* **Tarea**
Cambia "educación" por "enseñanza" y escribe completo el fragmento del texto sobre el estado y sus ciudadanos que va desde "Cómo conjugar bien" hasta "más ni menos.".

* **Documento fuente**
================================

Si, en definitiva, un estado se establece para la
pervivencia y el desarrollo de sus ciudadanos, sería
lógico que éstos no dejasen de ser sus propios
dueños y guías. El proveerse de unas normas, es
necesario al individuo para su protección ante los otros y
procurar que los frutos de la cooperación no les sean
escamoteados. Por eso, la forma primaria de ley habría de
arrancar del ciudadano, que experimenta su déficit en las
propias carnes; consensuarse luego con sus íntimos, de
éstos con el círculo de residencia, municipio…
región… y las instancias que fueran precisas, hasta la
generalidad más amplia; pero no a la inversa. En el camino
quedarían aquellos supuestos que por peculiares
sólo se apropian a un grupo o un territorio. Qué
mejor reconocimiento que el de igual a igual. Que el papel del
ciudadano no quede reducido poco menos que al de votante, y ello,
sólo en periódicas ocasiones. Por su falta de
concreción, el principio de igualdad que el estado
salvador y omnipresente pueda dispensarnos, será
impreciso. Y habrá quien no desee igualarse a nadie, ni
quiera ser más ni menos, sino el resto: particular y
distinto, y desde ahí, que corra de su cuenta; o quien
no
tolere una mínima desventaja con su semejante,
que de todo hay.
Las tres dimensiones humanas: consumista, social y
privativa, en cuanto a la consideración íntegra del
individuo, se satisfacen de una manera pancista. Tanto más
en el consumo, tanto menos en la vida propia y las aspiraciones
personales. En cuanto a su dimensión social, ni mucho ni
poco sino en apariencia.
Cómo conjugar bien común y propio, o lo
que es lo mismo, necesidades en general y
particulares.
El flujo del poder y mando mejor cumpliría, no
desde una instancia superior e impersonal; no como la del estado
hacia sus súbditos, sino elevándose de forma
progresiva, desde el individuo a la comunidad. Pretencioso tal
vez. No obstante, para el logro de una meta así, existe un
poderoso instrumento, la educación; y junto a ella, la
convivencia real, confraternizada, de los pequeños
ámbitos. El hombre íntegro, ni más ni menos.
Aquel que se hace cargo de sí mismo y de su existencia, y
que es capaz de enfrentarse a su propio destino. Este hombre no
se dejaría arrastrar por otros porque no sepa o no
confíe en sus propias fuerzas. Y es del trato y el roce de
cada día, de donde surgen tanto la comprensión y la
sinergia como el sentir común. Antes se confraterniza con
alguien próximo que con el extraño, por muy socio
que sea. El principio de igualdad entonces, será
consecuente y espontáneo, no una engañifa. Pues
quién desea que en su trato de cada día lo
discriminen.

================================

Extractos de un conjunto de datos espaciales
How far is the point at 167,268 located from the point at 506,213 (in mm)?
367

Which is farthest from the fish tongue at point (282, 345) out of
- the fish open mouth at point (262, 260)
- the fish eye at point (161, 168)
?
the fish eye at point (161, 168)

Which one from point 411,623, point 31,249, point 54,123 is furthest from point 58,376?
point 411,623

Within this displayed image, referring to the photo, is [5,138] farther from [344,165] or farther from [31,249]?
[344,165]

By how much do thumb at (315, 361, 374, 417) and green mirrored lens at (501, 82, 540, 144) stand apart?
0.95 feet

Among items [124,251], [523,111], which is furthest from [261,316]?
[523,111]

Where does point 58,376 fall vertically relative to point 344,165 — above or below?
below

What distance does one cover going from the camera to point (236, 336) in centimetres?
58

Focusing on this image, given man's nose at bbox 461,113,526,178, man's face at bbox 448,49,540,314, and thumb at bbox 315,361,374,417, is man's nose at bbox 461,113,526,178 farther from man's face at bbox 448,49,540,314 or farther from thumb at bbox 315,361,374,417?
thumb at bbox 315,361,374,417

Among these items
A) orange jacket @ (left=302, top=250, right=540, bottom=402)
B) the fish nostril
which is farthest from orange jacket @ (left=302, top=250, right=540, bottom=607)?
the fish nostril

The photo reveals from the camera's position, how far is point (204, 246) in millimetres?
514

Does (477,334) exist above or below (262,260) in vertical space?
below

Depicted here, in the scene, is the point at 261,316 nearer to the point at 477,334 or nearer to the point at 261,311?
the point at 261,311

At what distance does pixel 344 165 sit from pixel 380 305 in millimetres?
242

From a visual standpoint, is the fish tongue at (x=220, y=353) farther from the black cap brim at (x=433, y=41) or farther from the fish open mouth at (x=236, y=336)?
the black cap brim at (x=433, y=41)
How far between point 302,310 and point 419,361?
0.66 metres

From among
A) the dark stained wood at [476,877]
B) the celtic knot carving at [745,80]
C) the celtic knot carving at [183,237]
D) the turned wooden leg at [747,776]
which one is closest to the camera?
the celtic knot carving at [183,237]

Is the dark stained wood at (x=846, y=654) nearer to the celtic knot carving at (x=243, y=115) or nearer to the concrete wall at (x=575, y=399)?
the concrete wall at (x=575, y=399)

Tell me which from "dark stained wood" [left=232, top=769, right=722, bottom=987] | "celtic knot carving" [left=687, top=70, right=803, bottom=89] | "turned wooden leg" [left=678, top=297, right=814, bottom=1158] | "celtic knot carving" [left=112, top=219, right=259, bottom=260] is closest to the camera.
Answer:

================================

* **Resultado**
Cómo conjugar bien común y propio, o lo
que es lo mismo, necesidades en general y
particulares.
El flujo del poder y mando mejor cumpliría, no
desde una instancia superior e impersonal; no como la del estado
hacia sus súbditos, sino elevándose de forma
progresiva, desde el individuo a la comunidad. Pretencioso tal
vez. No obstante, para el logro de una meta así, existe un
poderoso instrumento, la enseñanza; y junto a ella, la
convivencia real, confraternizada, de los pequeños
ámbitos. El hombre íntegro, ni más ni menos.